EXCERPT PROVIDED:
School Board members said that while the proposal was "a step in the right direction," they were not convinced that all the asbestos in the schools needs to be removed or that $200,000 a year is the right amount to spend on the task. "I'm a little disappointed that this is so nebulous," said board member Dorothy H. Stambaugh.
They urged that before a more detailed plan is made all the asbestos in county schools should be identified.
Representatives of the Arlington Education Association and the County Council of PTAs also encouraged administrators to design a more detailed plan that would include specific dates for removing the asbestos. "Teachers should be able to work in an asbestos-free environment," said AEA Executive Director Marjorie McCreery.
The plan was designed in response to mounting concern and criticism from parents and teachers who have claimed at recent school board meetings that officials were not acting swiftly enough to remove asbestos hazards.
School officials have maintained that all the asbestos in county school buildings is encapsulated and does not pose a health hazard.
Karl VanNewkirk, vice president of the PTA council, said not all asbestos in the schools is safely encased. He said he and other PTA members toured Randolph Elementary School Wednesday night and discovered several areas of exposed asbestos. "There was some encapsulation that appeared not to have been properly done," he said.
School Board members asked for more details on the cost of removal from specific areas.
Weber said private contractors are now checking all schools for asbestos and could provide those figures in three to four weeks.
VanNewkirk said he and other PTA members planned to inspect other schools for asbestos on their own. School officials "are moving, and that's good," he said after the meeting. "But I was disappointed that they didn't emphasize the encapsulation of the areas that are not encapsulated."
School board members agreed to discuss the issue with contractors once they have finished inspecting all schools. "I know this is a very controversial issue. We're on target but we haven't hit the bull's-eye," said board member Frank K. Wilson.

DATA PROVIDED:
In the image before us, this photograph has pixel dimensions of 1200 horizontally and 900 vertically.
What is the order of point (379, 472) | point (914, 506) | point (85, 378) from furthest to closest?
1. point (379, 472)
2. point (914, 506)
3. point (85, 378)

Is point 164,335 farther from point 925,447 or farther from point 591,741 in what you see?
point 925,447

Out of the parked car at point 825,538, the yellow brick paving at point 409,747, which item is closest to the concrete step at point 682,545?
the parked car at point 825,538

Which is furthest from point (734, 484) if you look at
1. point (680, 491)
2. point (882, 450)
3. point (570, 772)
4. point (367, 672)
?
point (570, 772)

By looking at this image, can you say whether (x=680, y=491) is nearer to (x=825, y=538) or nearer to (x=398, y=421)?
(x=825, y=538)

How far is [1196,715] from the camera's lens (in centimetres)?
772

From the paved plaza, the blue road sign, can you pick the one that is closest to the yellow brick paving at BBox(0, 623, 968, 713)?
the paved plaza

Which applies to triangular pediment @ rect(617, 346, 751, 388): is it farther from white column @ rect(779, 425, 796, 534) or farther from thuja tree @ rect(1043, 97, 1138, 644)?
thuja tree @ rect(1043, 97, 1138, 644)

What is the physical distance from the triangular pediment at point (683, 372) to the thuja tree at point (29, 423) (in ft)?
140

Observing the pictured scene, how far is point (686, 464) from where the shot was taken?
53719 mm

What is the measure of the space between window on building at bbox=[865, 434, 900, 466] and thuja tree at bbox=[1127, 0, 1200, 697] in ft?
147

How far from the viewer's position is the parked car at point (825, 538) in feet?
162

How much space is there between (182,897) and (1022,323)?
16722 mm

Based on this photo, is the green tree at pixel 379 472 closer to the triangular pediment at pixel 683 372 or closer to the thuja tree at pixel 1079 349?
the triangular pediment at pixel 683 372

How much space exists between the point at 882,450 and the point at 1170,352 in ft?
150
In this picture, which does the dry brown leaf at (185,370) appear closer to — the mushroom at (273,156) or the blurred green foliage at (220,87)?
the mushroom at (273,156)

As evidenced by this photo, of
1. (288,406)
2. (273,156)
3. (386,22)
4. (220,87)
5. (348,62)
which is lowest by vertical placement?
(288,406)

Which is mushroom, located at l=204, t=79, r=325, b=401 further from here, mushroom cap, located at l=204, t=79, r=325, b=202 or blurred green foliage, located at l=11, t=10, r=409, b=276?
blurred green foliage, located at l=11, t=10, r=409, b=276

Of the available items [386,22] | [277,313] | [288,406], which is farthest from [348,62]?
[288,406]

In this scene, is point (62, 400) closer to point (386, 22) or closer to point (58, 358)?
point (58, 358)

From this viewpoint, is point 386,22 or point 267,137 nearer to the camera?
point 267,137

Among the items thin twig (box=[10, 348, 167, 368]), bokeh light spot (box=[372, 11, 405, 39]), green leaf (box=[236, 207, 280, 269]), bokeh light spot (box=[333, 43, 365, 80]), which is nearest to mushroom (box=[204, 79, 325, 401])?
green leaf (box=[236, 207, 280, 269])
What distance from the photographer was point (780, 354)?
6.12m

STATED TASK A:
Using the asbestos article, say whether each statement agrees with it. Answer yes or no for each, and quote the exact words from the article that decide it.
(i) Board member Dorothy H. Stambaugh described the plan as nebulous.
(ii) School officials have said the asbestos in county school buildings poses a health hazard.
(iii) PTA members toured Randolph Elementary School on Wednesday night.
STATED TASK B: Reproduce the part of the asbestos article between "The plan was" and "to four weeks.", inclusive, word for word.

WORKED SOLUTION A:
(i) Yes: "I'm a little disappointed that this is so nebulous," said board member Dorothy H. Stambaugh.
(ii) No: "all the asbestos in county school buildings is encapsulated and does not pose a health hazard."
(iii) Yes: "he and other PTA members toured Randolph Elementary School Wednesday night"

WORKED SOLUTION B:
The plan was designed in response to mounting concern and criticism from parents and teachers who have claimed at recent school board meetings that officials were not acting swiftly enough to remove asbestos hazards.
School officials have maintained that all the asbestos in county school buildings is encapsulated and does not pose a health hazard.
Karl VanNewkirk, vice president of the PTA council, said not all asbestos in the schools is safely encased. He said he and other PTA members toured Randolph Elementary School Wednesday night and discovered several areas of exposed asbestos. "There was some encapsulation that appeared not to have been properly done," he said.
School Board members asked for more details on the cost of removal from specific areas.
Weber said private contractors are now checking all schools for asbestos and could provide those figures in three to four weeks.